Exercise
Starting at the line that holds "How far from the filming", set down each line through the end of the listing, exactly as written and with nothing added.

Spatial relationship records
* * * *
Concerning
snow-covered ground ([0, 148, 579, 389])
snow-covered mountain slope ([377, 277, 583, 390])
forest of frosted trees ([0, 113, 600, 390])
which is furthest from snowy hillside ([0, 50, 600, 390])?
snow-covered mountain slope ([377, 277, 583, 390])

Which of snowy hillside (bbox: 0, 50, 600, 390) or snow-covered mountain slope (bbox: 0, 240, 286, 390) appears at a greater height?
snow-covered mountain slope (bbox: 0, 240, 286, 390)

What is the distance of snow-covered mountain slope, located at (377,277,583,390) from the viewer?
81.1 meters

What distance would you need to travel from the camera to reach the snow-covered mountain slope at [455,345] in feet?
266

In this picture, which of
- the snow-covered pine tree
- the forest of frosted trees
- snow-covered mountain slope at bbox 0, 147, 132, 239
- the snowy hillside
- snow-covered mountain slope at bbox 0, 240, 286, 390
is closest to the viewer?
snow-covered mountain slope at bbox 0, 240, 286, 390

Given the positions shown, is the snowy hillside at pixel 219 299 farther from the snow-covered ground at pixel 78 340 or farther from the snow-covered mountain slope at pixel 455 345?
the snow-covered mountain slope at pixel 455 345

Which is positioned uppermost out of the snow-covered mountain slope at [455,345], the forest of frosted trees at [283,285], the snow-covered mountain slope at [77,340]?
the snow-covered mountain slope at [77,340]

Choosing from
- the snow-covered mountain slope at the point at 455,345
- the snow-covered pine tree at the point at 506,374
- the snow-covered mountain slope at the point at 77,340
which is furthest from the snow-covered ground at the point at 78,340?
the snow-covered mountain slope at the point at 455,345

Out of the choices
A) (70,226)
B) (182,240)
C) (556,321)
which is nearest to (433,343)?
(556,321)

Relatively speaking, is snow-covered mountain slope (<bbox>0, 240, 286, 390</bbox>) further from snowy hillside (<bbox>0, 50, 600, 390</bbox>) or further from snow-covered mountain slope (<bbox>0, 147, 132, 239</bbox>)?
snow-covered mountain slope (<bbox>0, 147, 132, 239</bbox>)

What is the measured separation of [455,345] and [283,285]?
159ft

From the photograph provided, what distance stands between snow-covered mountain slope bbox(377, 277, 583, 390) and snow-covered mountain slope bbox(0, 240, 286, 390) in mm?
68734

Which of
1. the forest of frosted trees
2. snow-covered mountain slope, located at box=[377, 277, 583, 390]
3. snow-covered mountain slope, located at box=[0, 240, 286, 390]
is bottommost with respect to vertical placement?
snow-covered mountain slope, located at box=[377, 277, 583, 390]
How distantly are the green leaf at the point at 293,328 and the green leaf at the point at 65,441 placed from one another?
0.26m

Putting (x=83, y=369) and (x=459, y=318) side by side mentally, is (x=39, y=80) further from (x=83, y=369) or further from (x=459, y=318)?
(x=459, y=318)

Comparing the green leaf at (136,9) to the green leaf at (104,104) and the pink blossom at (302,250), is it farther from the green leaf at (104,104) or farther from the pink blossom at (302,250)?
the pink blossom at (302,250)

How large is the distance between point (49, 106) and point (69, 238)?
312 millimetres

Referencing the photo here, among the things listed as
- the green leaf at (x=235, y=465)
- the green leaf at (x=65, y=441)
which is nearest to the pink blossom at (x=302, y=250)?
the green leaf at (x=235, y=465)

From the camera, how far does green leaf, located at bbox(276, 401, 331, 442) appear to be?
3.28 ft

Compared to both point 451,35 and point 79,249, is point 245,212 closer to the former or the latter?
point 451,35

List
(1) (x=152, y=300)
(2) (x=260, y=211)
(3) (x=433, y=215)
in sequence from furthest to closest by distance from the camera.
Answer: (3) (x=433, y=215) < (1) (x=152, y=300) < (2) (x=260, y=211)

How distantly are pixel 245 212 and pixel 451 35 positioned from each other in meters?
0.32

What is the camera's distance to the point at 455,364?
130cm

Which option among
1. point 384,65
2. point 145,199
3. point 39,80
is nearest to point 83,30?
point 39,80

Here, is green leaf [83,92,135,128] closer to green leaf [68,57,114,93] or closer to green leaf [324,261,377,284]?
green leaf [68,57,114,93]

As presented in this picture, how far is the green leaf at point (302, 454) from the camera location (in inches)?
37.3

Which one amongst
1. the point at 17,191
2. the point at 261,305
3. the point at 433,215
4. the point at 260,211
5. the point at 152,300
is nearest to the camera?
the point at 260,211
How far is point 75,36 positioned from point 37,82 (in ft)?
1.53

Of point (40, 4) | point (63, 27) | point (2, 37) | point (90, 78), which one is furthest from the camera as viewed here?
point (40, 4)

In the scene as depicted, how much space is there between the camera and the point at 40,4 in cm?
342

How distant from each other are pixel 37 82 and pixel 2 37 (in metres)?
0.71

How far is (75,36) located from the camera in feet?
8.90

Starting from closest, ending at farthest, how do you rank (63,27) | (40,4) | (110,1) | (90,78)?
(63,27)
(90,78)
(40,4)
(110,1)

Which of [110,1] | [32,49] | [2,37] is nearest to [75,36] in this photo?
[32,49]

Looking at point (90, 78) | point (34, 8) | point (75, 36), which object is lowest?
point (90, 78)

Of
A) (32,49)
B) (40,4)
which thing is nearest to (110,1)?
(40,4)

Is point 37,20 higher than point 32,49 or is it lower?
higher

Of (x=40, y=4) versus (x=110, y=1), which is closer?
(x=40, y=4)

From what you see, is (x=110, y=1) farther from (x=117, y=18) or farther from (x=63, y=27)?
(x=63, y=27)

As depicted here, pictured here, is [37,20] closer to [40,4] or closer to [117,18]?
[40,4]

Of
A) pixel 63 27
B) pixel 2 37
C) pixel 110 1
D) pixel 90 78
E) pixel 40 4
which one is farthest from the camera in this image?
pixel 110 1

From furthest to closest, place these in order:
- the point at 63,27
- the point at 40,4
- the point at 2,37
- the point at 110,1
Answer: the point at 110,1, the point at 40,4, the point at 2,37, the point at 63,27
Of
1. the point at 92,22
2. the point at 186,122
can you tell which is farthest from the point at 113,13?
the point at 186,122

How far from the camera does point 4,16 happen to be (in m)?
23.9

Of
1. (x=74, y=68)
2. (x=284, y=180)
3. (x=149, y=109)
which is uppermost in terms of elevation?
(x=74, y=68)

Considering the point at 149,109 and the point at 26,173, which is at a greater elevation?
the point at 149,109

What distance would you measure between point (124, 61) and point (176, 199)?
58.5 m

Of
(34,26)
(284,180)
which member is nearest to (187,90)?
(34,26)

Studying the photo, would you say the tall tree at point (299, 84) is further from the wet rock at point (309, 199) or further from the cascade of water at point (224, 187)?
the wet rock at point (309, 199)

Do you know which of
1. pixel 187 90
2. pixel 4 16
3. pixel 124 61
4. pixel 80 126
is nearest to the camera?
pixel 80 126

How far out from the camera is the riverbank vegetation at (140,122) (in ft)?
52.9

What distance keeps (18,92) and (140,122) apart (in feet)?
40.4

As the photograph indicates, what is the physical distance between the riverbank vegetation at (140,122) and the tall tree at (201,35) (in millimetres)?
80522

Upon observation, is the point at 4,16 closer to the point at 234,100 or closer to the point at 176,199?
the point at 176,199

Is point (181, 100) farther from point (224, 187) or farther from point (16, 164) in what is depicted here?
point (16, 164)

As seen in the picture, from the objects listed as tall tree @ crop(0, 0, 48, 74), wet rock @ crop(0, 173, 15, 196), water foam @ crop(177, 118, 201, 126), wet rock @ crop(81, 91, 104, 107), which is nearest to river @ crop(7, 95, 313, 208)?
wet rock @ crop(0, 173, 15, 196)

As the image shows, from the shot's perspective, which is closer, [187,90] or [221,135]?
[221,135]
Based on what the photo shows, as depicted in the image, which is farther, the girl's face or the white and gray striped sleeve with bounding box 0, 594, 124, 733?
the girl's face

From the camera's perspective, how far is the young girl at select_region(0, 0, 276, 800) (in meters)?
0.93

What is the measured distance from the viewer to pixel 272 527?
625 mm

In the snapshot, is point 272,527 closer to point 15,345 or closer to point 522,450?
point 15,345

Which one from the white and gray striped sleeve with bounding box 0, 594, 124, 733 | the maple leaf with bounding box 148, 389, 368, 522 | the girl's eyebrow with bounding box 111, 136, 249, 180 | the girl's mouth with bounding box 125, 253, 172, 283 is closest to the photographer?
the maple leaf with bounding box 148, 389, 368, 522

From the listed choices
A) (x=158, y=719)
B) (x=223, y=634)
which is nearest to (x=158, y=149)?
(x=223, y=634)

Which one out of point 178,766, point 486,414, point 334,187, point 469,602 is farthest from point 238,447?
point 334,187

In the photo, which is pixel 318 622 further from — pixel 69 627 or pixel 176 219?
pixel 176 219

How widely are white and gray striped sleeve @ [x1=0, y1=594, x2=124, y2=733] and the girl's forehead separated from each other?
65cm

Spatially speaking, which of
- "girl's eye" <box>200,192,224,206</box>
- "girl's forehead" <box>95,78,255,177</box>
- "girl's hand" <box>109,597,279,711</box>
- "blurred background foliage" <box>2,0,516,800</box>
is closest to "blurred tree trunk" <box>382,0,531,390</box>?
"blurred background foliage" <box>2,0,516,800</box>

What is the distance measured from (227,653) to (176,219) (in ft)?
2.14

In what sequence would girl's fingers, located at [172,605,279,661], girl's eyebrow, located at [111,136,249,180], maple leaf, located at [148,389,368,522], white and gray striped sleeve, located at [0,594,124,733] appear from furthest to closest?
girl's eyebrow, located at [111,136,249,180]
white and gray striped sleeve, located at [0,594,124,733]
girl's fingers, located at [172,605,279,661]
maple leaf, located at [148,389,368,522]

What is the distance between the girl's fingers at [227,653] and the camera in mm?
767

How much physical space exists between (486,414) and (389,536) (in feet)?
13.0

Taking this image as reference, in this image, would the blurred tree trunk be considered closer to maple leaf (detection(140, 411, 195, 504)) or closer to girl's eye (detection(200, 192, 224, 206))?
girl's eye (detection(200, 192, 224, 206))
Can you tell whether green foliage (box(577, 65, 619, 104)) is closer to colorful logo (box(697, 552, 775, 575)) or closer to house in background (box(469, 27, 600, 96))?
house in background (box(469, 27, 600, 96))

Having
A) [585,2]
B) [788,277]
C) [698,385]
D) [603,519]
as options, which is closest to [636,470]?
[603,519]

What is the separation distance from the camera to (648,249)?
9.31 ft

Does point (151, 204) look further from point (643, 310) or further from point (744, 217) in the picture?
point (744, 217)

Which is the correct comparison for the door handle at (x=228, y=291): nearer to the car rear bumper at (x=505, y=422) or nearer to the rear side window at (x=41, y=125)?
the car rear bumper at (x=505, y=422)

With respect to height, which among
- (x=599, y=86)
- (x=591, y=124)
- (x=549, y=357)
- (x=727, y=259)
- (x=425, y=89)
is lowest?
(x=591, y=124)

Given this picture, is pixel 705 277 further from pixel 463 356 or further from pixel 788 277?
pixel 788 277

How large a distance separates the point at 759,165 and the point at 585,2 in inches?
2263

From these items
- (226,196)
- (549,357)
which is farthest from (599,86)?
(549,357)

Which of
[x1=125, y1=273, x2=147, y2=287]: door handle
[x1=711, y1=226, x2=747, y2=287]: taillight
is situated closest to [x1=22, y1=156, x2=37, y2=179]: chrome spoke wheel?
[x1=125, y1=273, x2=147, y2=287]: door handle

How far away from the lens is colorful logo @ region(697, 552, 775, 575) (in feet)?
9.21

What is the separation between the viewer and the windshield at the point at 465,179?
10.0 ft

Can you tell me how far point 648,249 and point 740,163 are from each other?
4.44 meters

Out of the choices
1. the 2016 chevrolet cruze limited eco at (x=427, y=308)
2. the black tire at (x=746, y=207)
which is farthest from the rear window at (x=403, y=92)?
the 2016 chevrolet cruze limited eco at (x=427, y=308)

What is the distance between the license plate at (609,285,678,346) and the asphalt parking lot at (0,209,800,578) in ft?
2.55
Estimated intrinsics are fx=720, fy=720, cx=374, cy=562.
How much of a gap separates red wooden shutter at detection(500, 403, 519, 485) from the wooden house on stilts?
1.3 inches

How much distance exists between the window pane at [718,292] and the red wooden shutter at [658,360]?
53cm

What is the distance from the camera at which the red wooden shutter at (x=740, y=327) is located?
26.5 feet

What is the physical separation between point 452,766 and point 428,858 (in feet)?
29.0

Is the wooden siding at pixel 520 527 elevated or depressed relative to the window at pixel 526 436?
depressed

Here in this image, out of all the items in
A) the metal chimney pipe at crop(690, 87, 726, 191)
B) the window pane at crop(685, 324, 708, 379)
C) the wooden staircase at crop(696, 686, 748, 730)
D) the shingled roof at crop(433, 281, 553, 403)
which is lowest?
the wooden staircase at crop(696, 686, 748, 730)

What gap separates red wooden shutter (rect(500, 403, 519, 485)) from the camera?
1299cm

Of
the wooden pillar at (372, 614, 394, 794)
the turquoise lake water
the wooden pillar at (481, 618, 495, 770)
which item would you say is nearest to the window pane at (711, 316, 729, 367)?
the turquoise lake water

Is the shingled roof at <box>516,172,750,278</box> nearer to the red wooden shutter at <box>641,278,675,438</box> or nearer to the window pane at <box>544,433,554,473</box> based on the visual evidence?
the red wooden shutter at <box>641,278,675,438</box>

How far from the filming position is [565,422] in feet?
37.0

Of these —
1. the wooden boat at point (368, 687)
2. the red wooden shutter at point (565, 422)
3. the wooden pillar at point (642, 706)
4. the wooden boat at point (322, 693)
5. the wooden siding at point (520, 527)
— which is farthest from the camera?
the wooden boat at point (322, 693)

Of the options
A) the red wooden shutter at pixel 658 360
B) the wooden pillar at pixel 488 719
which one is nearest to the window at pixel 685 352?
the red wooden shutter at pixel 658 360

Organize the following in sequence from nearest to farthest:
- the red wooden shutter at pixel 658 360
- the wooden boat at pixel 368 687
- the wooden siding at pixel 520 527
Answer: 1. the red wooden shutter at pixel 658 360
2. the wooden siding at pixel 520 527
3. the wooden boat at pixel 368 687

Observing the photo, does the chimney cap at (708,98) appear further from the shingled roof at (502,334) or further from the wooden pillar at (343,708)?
* * * *
Solution for this exercise
How far from the filming position is [565,422] in feet?
37.0

Of these —
1. the wooden boat at point (368, 687)
2. the red wooden shutter at point (565, 422)
3. the wooden pillar at point (642, 706)
4. the wooden boat at point (322, 693)
5. the wooden siding at point (520, 527)
— which is farthest from the camera?
the wooden boat at point (322, 693)

Of the options
A) the red wooden shutter at pixel 658 360
B) the wooden pillar at pixel 488 719
which one is nearest to the window at pixel 685 352?
the red wooden shutter at pixel 658 360

Organize the following in sequence from nearest to farthest:
- the red wooden shutter at pixel 658 360
- the wooden boat at pixel 368 687
- the wooden siding at pixel 520 527
Answer: 1. the red wooden shutter at pixel 658 360
2. the wooden siding at pixel 520 527
3. the wooden boat at pixel 368 687

Observing the photo, does the chimney cap at (708,98) appear further from the shingled roof at (502,334) or further from the wooden pillar at (343,708)?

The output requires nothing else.